United States v. Heriberto Navarrete-Jimenez
This text of 437 F. App'x 595 (United States v. Heriberto Navarrete-Jimenez) is published on Counsel Stack Legal Research, covering Court of Appeals for the Ninth Circuit primary law. Counsel Stack provides free access to over 12 million legal documents including statutes, case law, regulations, and constitutions.
Opinion
MEMORANDUM **
Heriberto Navarrete-Jimenez appeals from the 12-month sentence imposed upon revocation of supervised release. We have jurisdiction under 28 U.S.C. § 1291, and we affirm.
Navarrete-Jimenez first contends that the district court imposed a procedurally unreasonable sentence because it failed to consider the sentencing factors set forth in 18 U.S.C. § 3583(e) and his mitigation arguments. However, “the record makes clear that the district court considered the evidence and arguments of the defendant and based its sentence on an analysis of the advisory Guidelines range and the provisions of [18 U.S.C. § 3583(e) ].” United States v. Stoterau, 524 F.3d 988, 1000 (9th Cir.2008).
Navarrete-Jimenez next contends that his sentence is substantively unreasonable because the district court improperly focused on the timing of the violation and discounted the mitigating factors. In light of the totality of the circumstances, including the brief period of time between Navarrete-Jimenez’s release from custody and his illegal return to the United States, the sentence is not substantively unreasonable. See Gall v. United States, 552 U.S. 38, 51, 128 S.Ct. 586, 169 L.Ed.2d 445 (2007).

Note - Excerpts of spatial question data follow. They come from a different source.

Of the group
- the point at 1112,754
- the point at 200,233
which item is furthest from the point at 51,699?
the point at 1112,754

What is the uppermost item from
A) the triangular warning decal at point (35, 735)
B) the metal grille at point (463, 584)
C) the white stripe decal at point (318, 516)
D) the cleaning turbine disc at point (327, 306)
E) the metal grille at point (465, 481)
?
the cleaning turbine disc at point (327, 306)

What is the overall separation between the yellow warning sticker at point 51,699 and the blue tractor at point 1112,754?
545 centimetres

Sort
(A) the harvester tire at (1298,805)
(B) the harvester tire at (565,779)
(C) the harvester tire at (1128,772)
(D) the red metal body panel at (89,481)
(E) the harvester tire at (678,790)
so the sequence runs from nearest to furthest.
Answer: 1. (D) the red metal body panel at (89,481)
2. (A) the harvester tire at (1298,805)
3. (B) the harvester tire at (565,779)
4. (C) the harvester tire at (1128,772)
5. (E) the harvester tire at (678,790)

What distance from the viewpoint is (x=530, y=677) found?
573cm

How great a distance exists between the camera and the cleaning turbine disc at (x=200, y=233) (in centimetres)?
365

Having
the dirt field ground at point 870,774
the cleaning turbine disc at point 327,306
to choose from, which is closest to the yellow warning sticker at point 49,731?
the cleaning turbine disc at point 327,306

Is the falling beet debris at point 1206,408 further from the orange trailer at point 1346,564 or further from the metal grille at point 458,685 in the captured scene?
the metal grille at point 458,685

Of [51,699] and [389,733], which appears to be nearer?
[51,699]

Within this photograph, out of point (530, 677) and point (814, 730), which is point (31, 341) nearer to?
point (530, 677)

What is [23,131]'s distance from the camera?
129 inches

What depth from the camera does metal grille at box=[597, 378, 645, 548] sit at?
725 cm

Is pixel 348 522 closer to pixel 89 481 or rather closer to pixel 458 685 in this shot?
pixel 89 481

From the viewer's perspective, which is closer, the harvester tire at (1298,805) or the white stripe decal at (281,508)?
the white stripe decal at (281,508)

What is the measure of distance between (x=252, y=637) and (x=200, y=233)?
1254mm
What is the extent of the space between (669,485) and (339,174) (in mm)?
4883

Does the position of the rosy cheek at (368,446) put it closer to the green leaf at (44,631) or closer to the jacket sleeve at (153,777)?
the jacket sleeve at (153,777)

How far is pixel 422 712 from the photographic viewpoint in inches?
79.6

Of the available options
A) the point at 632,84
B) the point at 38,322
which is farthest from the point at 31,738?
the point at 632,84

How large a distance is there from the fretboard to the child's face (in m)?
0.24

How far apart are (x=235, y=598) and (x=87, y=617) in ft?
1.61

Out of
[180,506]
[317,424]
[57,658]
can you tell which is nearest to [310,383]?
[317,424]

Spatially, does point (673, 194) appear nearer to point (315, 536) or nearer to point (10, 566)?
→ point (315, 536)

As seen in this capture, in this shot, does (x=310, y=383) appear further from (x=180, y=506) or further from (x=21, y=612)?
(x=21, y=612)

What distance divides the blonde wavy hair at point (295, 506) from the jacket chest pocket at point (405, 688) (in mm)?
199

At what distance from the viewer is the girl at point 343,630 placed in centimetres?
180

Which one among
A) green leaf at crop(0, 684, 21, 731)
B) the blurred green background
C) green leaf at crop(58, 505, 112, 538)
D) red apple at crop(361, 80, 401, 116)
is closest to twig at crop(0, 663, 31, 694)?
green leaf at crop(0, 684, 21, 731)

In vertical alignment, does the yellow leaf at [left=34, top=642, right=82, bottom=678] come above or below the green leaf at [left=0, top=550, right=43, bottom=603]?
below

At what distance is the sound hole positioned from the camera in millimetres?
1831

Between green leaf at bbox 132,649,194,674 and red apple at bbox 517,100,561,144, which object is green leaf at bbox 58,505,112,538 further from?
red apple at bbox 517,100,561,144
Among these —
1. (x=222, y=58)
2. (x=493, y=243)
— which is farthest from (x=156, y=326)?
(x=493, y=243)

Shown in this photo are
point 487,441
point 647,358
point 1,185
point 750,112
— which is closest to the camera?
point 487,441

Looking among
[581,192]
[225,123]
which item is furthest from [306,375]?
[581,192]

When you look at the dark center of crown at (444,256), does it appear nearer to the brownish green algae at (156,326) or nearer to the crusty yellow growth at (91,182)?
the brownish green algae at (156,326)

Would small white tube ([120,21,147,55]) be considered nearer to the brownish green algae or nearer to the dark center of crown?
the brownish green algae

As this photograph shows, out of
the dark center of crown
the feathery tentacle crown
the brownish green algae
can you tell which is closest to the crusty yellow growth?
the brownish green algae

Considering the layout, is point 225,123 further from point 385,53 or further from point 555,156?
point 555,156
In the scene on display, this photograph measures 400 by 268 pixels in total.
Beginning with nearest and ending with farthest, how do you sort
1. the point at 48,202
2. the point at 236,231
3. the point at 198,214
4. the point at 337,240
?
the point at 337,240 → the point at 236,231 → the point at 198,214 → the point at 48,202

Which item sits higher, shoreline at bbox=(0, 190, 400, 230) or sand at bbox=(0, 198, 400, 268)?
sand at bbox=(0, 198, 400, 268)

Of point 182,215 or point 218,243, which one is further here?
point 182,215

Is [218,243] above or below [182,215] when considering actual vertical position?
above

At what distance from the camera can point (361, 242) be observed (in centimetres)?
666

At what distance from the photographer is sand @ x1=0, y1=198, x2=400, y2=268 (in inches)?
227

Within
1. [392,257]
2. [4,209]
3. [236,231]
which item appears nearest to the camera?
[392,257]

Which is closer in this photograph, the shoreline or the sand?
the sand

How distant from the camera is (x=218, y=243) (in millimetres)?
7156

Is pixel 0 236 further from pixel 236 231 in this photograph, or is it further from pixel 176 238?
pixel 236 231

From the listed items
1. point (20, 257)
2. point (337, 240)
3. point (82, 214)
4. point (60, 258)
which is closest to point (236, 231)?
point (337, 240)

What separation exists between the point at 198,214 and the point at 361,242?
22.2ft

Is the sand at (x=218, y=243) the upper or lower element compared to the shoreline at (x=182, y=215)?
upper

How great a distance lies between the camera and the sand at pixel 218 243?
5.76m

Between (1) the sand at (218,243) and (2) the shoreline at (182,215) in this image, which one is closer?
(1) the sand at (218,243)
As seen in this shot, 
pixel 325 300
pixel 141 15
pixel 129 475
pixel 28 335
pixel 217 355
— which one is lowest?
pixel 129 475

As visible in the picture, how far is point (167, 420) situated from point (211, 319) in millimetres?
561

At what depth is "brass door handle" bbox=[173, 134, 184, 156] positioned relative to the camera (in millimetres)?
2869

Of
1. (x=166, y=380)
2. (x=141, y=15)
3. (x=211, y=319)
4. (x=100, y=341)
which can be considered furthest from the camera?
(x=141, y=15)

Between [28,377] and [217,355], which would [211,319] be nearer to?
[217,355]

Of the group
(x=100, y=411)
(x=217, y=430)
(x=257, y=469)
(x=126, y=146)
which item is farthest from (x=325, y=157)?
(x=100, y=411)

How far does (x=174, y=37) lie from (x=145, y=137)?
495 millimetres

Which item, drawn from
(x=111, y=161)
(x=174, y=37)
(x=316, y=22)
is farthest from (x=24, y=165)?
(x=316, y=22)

Navarrete-Jimenez last contends that § 3583(e)(3) is unconstitutional under Apprendi v. New Jersey, 530 U.S. 466, 120 S.Ct. 2348, 147 L.Ed.2d 435 (2000), and United States v. Booker, 543 U.S. 220, 125 S.Ct. 738, 160 L.Ed.2d 621 (2005). As he concedes, this contention is foreclosed by United States v. Huerta-Pimental, 445 F.3d 1220, 1223-25 (9th Cir.2006), and United States v. Santana, 526 F.3d 1257, 1262 (9th Cir.2008).
AFFIRMED.
This disposition is not appropriate for publication and is not precedent except as provided by 9th Cir. R. 36-3.